2021年3月23日(火) 市況解説 大引け
日経平均株価 28,995.92(-178.23)
TOPIX 1971.48(-18.70)
東証一部売買高 137129万株

大引け・3日続落―景気敏感株への売り膨らみ、29000円を割り込む

23日の東京株式市場で日経平均株価は3日続落、前日比178.23円安の28995.92円と安値引けし、8日以来2週間ぶりに29000円の節目を割り込んで取引を終えた。22日の米国市場で長期金利の上昇が一服しハイテク株が買われた流れを引き継ぎ、29500円に接近したが、その後は売りに押される展開となった。欧米諸国と中国との対立激化懸念やドイツにおけるロックダウン(都市封鎖)延長などを受けて、景気敏感株への売りが膨らんだことが背景で、米株先物の軟調も重荷となった。東証株価指数(TOPIX)も続落。東証一部売買代金は概算2兆8900億円、同売買高は概算13億7129万株で、値下がり銘柄数は全体の8割近い1748に達し、値上がり391、変わらず55だった。業種別TOPIXでは「その他製品」を除く32業種が下落、「空運」「海運」「陸運」「銀行」が下落率上位に並んだ。海運や空運、鉄鋼が下げ幅を拡大、東京都の時短要請継続観測を嫌気してコロワイド(7616)など飲食関連も厳しい。サンデンホールディングス(6444)の事業再生に伴う予防的引き当てを行うと発表した群馬銀行(8334)など、金融も軒並み冴えず、昨日まで5日連続ストップ高のわかもと製薬(4512)には利食い売りが殺到した。反面、「ポケモンGO」を手掛けた米ナイアンテック社とアプリを共同開発していることを発表した任天堂(7974)は終日堅調に推移、三洋化成工業(4471)との資本業務提携が好感されたファーマフーズ(2929)は上場来高値を更新した。ポピンズホールディングス(7358)は大幅に3日続伸し連日の高値更新、SMBC日興証券が格上げした大和工業(5444)も強い。ミクシィ(2121)が増資を引き受けたハブ(3030)はストップ高比例配分された。
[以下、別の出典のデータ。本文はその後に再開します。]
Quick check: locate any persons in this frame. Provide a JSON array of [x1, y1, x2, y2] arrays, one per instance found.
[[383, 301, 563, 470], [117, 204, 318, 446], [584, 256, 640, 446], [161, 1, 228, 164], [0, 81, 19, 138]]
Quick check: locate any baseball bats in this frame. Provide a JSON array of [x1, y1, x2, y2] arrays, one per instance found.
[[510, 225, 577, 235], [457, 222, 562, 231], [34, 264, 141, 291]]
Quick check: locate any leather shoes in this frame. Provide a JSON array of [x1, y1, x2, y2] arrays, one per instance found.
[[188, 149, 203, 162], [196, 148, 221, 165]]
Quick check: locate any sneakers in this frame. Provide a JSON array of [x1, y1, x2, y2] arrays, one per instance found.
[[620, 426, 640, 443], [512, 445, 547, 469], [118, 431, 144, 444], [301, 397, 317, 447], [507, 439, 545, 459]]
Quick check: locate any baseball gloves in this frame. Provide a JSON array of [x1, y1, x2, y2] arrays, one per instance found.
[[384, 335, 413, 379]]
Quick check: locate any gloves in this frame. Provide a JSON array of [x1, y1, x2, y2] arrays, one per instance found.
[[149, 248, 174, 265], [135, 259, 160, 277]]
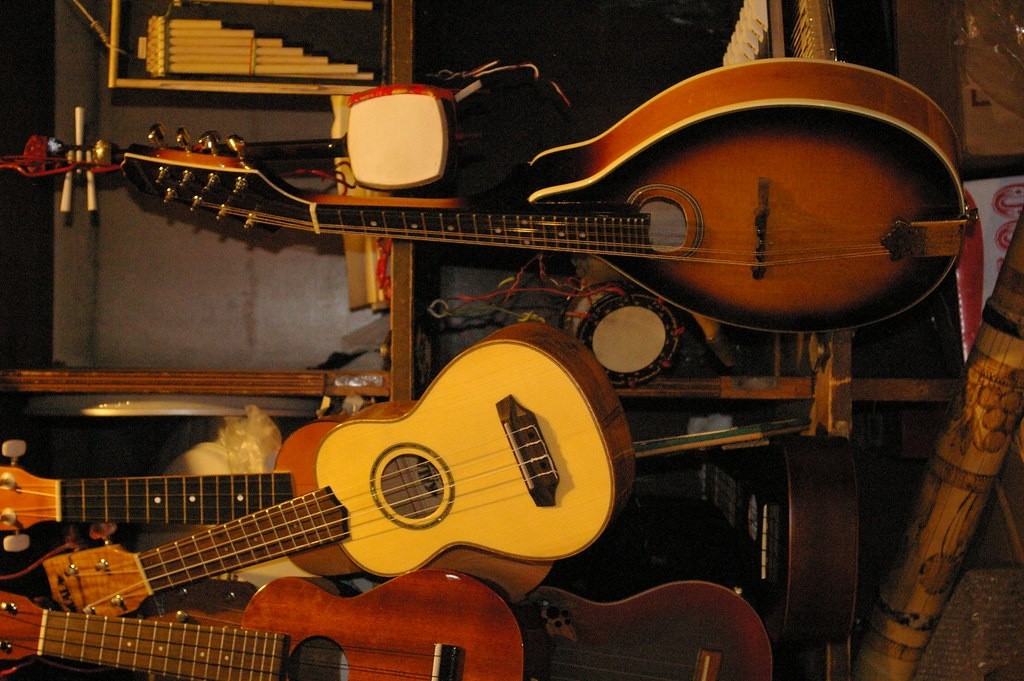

新興市場でも、地合い悪化に伴い売りに押される銘柄が増え、主要2指数がそろって下落。日経ジャスダック平均は13日ぶりに反落、東証マザーズ指数は3日続落。アンジェス(4563)、QDレーザ(6613)、i-plug(4177)が売られ、シンバイオ製薬(4582)、バルミューダ(6612)、ナガオカ(6239)は買われた。


2021年3月23日(火) 市況解説 前引け
日経平均株価 29,243.44(+69.29)
TOPIX 1993.70(+3.52)
東証一部売買高 63537万株

前引け・小幅反発―米ハイテク株高を好感も伸び悩み

23日午前の東京株式市場で日経平均株価は小幅に反発、前日終値に比べて69.29円高い29243.44円で引けた。22日の米国市場で長期金利の上昇が一服し、ハイテク株に買いが入った流れを引き継いだ。直近の2日間で1000円以上下げた反動で、自律反発狙いの買いも入り300円超上昇する場面もあったが、欧米諸国と中国との対立激化懸念などが重荷となり、その後は伸び悩んだ。東証株価指数(TOPIX)も伸び悩み。東証一部売買代金は概算1兆3093億円、同売買高は概算6億3537万株で、値上がり銘柄数は939、値下がり1171、変わらずが83。業種別TOPIXでは「電気・ガス」「その他製品」「ゴム製品」をはじめとする22業種が上昇、「空運」「海運」「銀行」など11業種は下落。米半導体株の上昇を映じて東京エレクトロン(8035)が指数を牽引、日本電産(6594)や安川電機(6506)も反発した。自社開発の新型コロナウイルスワクチンの治験を開始した第一三共(4568)が買われ、「経済産業省が復旧を支援する方針」と伝わったルネサスエレクトロニクス(6723)も強い。「バイデン米政権の財政出動第2弾が3兆ドル規模」との一部報道を受けて、レノバ(9519)など再生エネルギー関連が賑わった。反面、高値圏にあった川崎汽船(9107)や日本製鉄(5401)が利食い売りに押され、JR東海(9022)など電鉄株が総じて冴えない。ダイキン工業(6367)にはSMBC日興証券の格下げが観測され、楽天(4755)は「中国テンセントの出資受入れで、米国の規制対象になる可能性」との一部報道が嫌気された。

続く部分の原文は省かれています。